The typical reaction among employees to recessionary management tactics is to become fearful about job security or even about the economy in general. This kind of stress reduces risk tolerance (even among persons who are not directly at risk), which directly affects the ability of a person to think creatively.
The greatest value of an employee is that he (or she) is not directly at risk of loss at the level the company might be, so he is more likely to be able to think creatively than top managers who are more closely linked to company losses. It is critical for top managers to use these creative assets fully and wisely.
Managers don’t have to accept all the creative thinking that comes up from the ranks, but it is unwise to close off that source of potential growth.
Fear is the real enemy – it makes for really stupid decisions
In much the same way, the more fear that exists in an organization, the dumber the decisions it makes. Anyone who has gone through tough times at an organization that was fearful rather than confident has seen this at work.
We have all seen the very employees who had the experience to carry the organization through the tough times fired, because they had the largest salaries. Many of us have seen cost cutting that took away the very things the company needed to create strong profitability coming out of the recession. Anyone in any larger organization has experienced many examples of really stupid decisions being made all due to the fear among middle or upper managers.
It is healthy to recognize danger. It is unhealthy to allow fear to overcome recognition of opportunity to the point that the future of the company is undermined. Far too many publicly held companies are being run by managers who are fearful, because they believe their futures are at serious risk (and they usually are).
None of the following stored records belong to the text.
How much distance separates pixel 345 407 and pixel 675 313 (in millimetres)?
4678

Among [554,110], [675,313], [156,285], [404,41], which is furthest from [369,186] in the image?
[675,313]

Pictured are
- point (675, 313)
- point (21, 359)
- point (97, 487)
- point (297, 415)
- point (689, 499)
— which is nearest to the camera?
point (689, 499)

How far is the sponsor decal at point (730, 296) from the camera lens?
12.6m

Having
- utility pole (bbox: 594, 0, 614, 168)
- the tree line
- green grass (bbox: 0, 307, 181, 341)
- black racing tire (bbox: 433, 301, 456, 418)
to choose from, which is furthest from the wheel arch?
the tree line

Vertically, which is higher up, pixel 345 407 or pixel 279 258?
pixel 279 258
It takes an Alpha manager to be able to manage well in a climate of fear, because it takes great self-confidence to be able to continually spot the opportunities available in the midst of what others see as chaos and collapse. The Alpha manager maintains calm assertiveness (as Cesar Milan, “The Dog Whisperer,” would say) that allows others around him to function more effectively and more creatively. The result is that movement is possible, where the fearful manager creates a fear of any movement. And we all know that a moving truck without brakes (which is what the economy is) almost always hits an unmoving pedestrian.
No matter how “down” things get, an Alpha does better
While few companies are “doing well” right now, a few are doing much better than their competitors. Just look at the current Alphas, and you can see how resilient they are.
Apple is one of the newest Alphas to emerge. Their sales are finally down slightly, but not nearly as far down as their competitors. They continue to defy market logic, as they sell more product at significantly higher prices than their competitors.
Mercedes and BMW have both faired far better than even top dog Toyota (who is still not a true Alpha, but has the potential to become one soon). And it’s not only because the very wealthy are buying from them. Actually much of their strength has been at the low end of their lines, and from people who are trading up.
Wal-Mart continues to outstrip its discount competitors (many of whom regularly are priced lower). Although hated by unions, Wal-Mart delivers more of what customers want to buy in terms of Alpha ego-satisfaction than any of its competitors.
Even John Deere, which is one of the few Alphas right now in a growth sector, continues to grow at levels that dwarf its competitors.
Even the worst hit areas of the U.S. still have 90% of employable persons working. Yes, we are in a short period where the government’s actions are frightening more than half of the population to significantly slow their spending. That cannot last unless the government completely destroys our economy and puts everyone on the street, which did not even happen during the 1930s.
Following Alpha principles, any company can do better in a recession. I have proven over three previous recessions that most grow dramatically at the expense of their more fearful competitors, and with less cost to generate that growth. It just takes knowledge of the Alpha model and the confidence to stay focused upon that model to find the success most managers believe is impossible during tough economic times.